Copy out all of the records below, changing every instance of "camera" to "viewer" and keeping everything else the same. Leave the pictures out of your copy.

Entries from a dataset

* * *

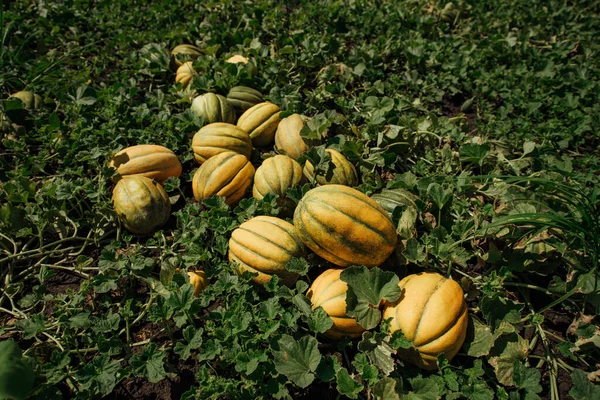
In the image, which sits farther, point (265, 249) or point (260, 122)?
point (260, 122)

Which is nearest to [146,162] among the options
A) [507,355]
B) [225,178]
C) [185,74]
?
[225,178]

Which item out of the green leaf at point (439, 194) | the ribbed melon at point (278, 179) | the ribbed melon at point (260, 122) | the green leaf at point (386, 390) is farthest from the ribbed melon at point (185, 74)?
the green leaf at point (386, 390)

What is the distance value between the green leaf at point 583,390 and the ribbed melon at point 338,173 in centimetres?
193

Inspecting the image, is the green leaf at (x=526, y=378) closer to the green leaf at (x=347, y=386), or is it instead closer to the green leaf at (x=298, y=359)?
the green leaf at (x=347, y=386)

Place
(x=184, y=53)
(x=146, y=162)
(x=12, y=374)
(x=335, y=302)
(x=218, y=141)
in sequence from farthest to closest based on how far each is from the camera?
(x=184, y=53), (x=218, y=141), (x=146, y=162), (x=335, y=302), (x=12, y=374)

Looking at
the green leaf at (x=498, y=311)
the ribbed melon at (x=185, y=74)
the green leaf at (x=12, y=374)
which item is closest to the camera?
the green leaf at (x=12, y=374)

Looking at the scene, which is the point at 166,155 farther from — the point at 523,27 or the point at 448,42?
the point at 523,27

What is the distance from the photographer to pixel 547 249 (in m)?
2.80

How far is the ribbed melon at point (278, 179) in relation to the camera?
318 centimetres

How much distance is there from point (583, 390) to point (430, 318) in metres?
0.90

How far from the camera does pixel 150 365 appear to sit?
2.32m

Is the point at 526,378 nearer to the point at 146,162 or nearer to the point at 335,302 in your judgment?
the point at 335,302

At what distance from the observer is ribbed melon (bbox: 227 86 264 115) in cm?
421

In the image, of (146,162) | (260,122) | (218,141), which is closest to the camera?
(146,162)
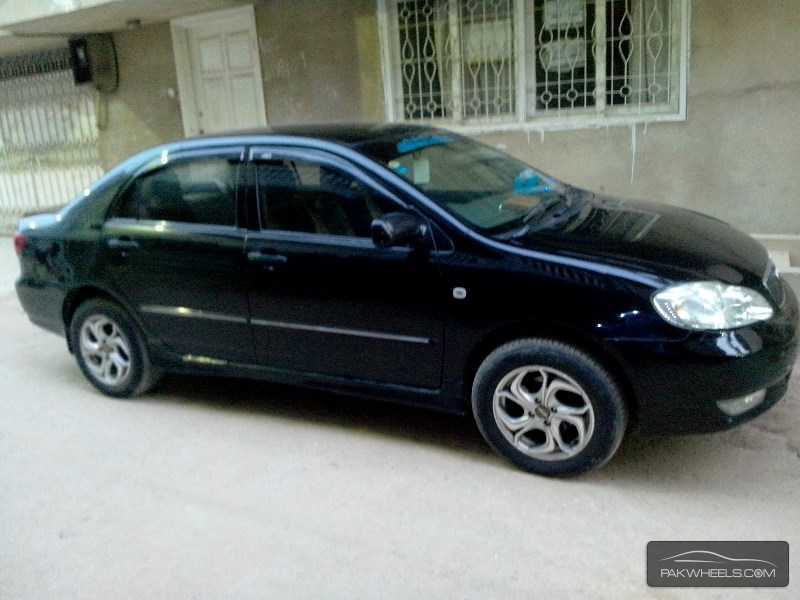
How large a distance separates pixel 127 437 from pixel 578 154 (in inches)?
187

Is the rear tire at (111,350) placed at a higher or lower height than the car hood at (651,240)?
lower

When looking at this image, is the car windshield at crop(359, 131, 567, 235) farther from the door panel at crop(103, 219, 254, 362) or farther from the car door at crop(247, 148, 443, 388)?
the door panel at crop(103, 219, 254, 362)

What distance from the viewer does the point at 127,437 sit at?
4.40m

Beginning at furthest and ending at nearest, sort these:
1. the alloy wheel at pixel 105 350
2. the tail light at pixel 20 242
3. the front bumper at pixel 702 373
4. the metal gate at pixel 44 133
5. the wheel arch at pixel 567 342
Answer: the metal gate at pixel 44 133 → the tail light at pixel 20 242 → the alloy wheel at pixel 105 350 → the wheel arch at pixel 567 342 → the front bumper at pixel 702 373

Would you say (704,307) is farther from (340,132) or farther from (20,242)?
(20,242)

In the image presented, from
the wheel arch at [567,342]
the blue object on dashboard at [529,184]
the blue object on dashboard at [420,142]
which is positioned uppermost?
the blue object on dashboard at [420,142]

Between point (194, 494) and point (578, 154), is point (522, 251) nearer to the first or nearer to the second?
point (194, 494)

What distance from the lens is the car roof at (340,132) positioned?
13.6ft

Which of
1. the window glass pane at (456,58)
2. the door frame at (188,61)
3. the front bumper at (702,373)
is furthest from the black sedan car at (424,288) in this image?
the door frame at (188,61)

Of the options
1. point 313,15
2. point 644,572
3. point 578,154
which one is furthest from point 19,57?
point 644,572

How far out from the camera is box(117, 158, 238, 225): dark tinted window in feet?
14.2

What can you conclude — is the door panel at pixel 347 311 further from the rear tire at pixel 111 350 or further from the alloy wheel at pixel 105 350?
the alloy wheel at pixel 105 350

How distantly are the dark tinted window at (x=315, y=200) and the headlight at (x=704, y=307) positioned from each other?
1.40 metres

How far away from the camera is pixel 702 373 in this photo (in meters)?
3.21
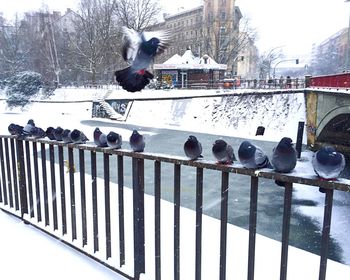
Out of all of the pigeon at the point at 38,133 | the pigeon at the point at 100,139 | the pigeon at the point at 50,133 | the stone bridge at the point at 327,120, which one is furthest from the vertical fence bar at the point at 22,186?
the stone bridge at the point at 327,120

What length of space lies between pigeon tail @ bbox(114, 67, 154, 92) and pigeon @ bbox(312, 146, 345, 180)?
1126 millimetres

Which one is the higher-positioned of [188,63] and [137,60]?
[188,63]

* * *

Expected output>
In the image, which sits farther, point (265, 249) or point (260, 122)?
point (260, 122)

Which is nearest to [146,162] among the options
A) [507,355]
B) [225,178]
C) [185,74]
?
[225,178]

Which item out of the green leaf at point (439, 194) | the ribbed melon at point (278, 179) | the ribbed melon at point (260, 122) | the green leaf at point (386, 390) is farthest from the ribbed melon at point (185, 74)?
the green leaf at point (386, 390)

What is the distance value between the green leaf at point 583,390 and the ribbed melon at point 338,173 in centimetres?
193

Inspecting the image, is the green leaf at (x=526, y=378) closer to the green leaf at (x=347, y=386), or is it instead closer to the green leaf at (x=298, y=359)?
the green leaf at (x=347, y=386)

Place
(x=184, y=53)
(x=146, y=162)
(x=12, y=374)
(x=335, y=302)
(x=218, y=141)
in sequence from farthest to closest based on how far each is from the viewer?
(x=184, y=53), (x=218, y=141), (x=146, y=162), (x=335, y=302), (x=12, y=374)

Looking at
the green leaf at (x=498, y=311)
the ribbed melon at (x=185, y=74)
the green leaf at (x=12, y=374)
which item is closest to the viewer?
the green leaf at (x=12, y=374)

Looking at the scene, which is the point at 166,155 farther from — the point at 523,27 or the point at 448,42?
the point at 523,27

What is the distance from the photographer to pixel 547 249 (in m)?
2.80

How far is the ribbed melon at point (278, 179) in relation to the viewer?
318 centimetres

How much distance is there from point (583, 390) to point (430, 318) in metres?
0.90

How far from the viewer does pixel 150 365 appear to sit?
2.32m

Is the point at 526,378 nearer to the point at 146,162 or nearer to the point at 335,302 in your judgment?
the point at 335,302

At what distance from the observer is ribbed melon (bbox: 227 86 264 115) in cm?
421

In the image, of (146,162) | (260,122) | (218,141), which is closest to the viewer?
(146,162)
How large a distance separates pixel 127 437 from pixel 578 154 (in inches)?
187

Is the rear tire at (111,350) placed at a higher or lower height than the car hood at (651,240)?
lower

When looking at this image, is the car windshield at crop(359, 131, 567, 235) farther from the door panel at crop(103, 219, 254, 362) or farther from the car door at crop(247, 148, 443, 388)?
the door panel at crop(103, 219, 254, 362)

What distance from the viewer does the point at 127,437 sit at?
4.40m

Beginning at furthest and ending at nearest, sort these:
1. the alloy wheel at pixel 105 350
2. the tail light at pixel 20 242
3. the front bumper at pixel 702 373
4. the metal gate at pixel 44 133
5. the wheel arch at pixel 567 342
Answer: the metal gate at pixel 44 133 → the tail light at pixel 20 242 → the alloy wheel at pixel 105 350 → the wheel arch at pixel 567 342 → the front bumper at pixel 702 373

Would you say (704,307) is farther from (340,132) or farther from (20,242)?
(20,242)

In the image presented, from
the wheel arch at [567,342]
the blue object on dashboard at [529,184]
the blue object on dashboard at [420,142]
which is positioned uppermost?
the blue object on dashboard at [420,142]

Between point (194, 494) and point (578, 154), is point (522, 251) nearer to the first or nearer to the second?
point (194, 494)

What distance from the lens is the car roof at (340,132) positioned?
13.6ft

Which of
1. the window glass pane at (456,58)
2. the door frame at (188,61)
3. the front bumper at (702,373)
is furthest from the black sedan car at (424,288) in this image?
the door frame at (188,61)

Of the options
1. point 313,15
2. point 644,572
3. point 578,154
which one is furthest from point 19,57?
point 644,572

How far out from the viewer is box(117, 158, 238, 225): dark tinted window in feet?
14.2

What can you conclude — is the door panel at pixel 347 311 further from the rear tire at pixel 111 350 or further from the alloy wheel at pixel 105 350?
the alloy wheel at pixel 105 350

How distantly are the dark tinted window at (x=315, y=200) and the headlight at (x=704, y=307) positioned from each other?
1.40 metres

How far away from the viewer is pixel 702 373 in this photo (in meters)?
3.21
Out of all of the pigeon at the point at 38,133 | the pigeon at the point at 100,139 | the pigeon at the point at 50,133 | the stone bridge at the point at 327,120, which one is furthest from the vertical fence bar at the point at 22,186?
the stone bridge at the point at 327,120

What length of space lies between pigeon tail @ bbox(114, 67, 154, 92) and pigeon @ bbox(312, 146, 345, 180)?
1126 millimetres

Which one is the higher-positioned of [188,63] and [137,60]?
[188,63]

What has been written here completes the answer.